What does the process of doing your research look like?

I worked over a 10-week period at The Ohio State University. Above all, my days consisted of reading other mathematical papers and trying to apply the proof strategies to my research. Otherwise, the rest of my time was spent meeting with my primary investigator to learn the underlying mathematics of the system, as well as coding our systems in Python to get a better idea of how the systems act.

What knowledge has your research contributed to your field?

Interacing particle systems in general are understudied, and it is exceptionally difficult to find out anything about them in general. By creating a system that can have a proved lower bound for the critical value of λ, we have shown that it is possible to construct such a system where we can say something mathematically. Further, we have developed strategies for determining the conditions under which a system will survive for all time.

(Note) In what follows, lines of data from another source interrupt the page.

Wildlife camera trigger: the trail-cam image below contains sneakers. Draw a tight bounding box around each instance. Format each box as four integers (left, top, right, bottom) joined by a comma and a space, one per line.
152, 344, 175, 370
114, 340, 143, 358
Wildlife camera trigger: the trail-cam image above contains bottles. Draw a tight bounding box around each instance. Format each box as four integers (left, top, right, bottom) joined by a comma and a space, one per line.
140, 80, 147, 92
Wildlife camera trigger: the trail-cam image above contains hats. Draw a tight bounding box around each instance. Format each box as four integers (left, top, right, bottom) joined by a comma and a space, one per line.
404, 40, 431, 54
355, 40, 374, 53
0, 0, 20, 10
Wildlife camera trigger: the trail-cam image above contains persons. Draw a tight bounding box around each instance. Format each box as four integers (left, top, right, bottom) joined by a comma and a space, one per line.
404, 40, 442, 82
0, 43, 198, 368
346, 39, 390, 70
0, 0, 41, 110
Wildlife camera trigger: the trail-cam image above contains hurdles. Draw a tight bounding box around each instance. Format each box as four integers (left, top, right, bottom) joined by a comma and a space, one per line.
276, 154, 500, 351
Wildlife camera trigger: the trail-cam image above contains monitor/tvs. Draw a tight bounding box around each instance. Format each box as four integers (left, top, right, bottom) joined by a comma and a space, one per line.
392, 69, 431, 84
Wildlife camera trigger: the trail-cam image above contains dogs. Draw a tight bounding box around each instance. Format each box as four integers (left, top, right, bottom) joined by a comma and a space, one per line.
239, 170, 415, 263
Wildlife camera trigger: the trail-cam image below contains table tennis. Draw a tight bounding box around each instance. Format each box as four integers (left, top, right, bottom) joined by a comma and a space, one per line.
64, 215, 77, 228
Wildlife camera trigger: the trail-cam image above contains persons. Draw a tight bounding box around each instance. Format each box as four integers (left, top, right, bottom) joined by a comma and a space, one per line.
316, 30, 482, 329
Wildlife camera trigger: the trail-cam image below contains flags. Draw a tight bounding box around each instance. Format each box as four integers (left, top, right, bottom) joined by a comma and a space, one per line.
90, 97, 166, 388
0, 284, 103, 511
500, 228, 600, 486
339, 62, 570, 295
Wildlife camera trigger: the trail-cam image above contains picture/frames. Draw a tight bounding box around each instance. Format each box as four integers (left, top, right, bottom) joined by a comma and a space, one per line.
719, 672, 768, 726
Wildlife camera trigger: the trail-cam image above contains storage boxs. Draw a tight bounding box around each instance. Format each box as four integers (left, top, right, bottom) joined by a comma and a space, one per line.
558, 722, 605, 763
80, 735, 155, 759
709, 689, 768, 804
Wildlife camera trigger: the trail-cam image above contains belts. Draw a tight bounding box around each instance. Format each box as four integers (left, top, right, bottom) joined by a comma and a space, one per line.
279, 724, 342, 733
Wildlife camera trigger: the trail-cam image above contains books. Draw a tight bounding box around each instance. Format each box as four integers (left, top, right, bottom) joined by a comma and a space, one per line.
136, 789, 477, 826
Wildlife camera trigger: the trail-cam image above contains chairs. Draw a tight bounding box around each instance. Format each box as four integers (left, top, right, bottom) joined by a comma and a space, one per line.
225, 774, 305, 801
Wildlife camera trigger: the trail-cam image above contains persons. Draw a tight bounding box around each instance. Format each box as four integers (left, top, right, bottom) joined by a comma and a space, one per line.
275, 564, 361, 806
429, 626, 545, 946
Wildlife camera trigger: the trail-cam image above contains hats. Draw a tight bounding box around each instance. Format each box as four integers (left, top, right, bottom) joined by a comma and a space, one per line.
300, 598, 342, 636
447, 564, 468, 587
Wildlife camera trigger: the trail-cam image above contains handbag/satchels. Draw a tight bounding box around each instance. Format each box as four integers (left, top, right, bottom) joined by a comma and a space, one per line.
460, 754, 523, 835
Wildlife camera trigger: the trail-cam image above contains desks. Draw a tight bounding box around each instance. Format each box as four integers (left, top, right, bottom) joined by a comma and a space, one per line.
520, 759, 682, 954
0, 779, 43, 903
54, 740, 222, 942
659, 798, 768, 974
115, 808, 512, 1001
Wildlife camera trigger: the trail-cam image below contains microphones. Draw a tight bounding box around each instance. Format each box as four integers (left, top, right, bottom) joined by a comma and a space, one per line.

How did you get involved in research? What drove you to want to seek out research experiences in college?

The winter of my sophomore year I decided I wanted to do something more fulfilling during the summer. I have dreams of going to grad school for mathematics, so I thought a research opportunity would both fulfill my need to be mentally active as well as further the goal of being a competitive applicant. After applying to several programs, I decided to be a part of the program that most closely aligned with my interests.

What is your favorite aspect of the research process?

My favorite part of the research process was being exposed to mathematics that I really had no experience with, and being able to learn about these more specified areas in depth. I also really enjoyed being able to work with both experts in the field I want to go in and the very bright peers in my program.

How has the research you’ve conducted contributed to your professional or academic
development?

I believe that the most important thing I got out of my program was experience working in research at an R-1 university. This experience will not only help me to decide what career path I want to go down later on, but it will also help open doors if that path leads to academia. Further, the project I've worked on has helped me to narrow my interests in the field so I now have a better understanding of what my research interests are.

What advice would you give to a younger student wanting to get involved in research in your field?

The important thing is to get started early, deadlines come sooner than you'd think! Also, you don't necessarily need to get into a big, highly-funded program as long as you are working on a project that aligns with your interests.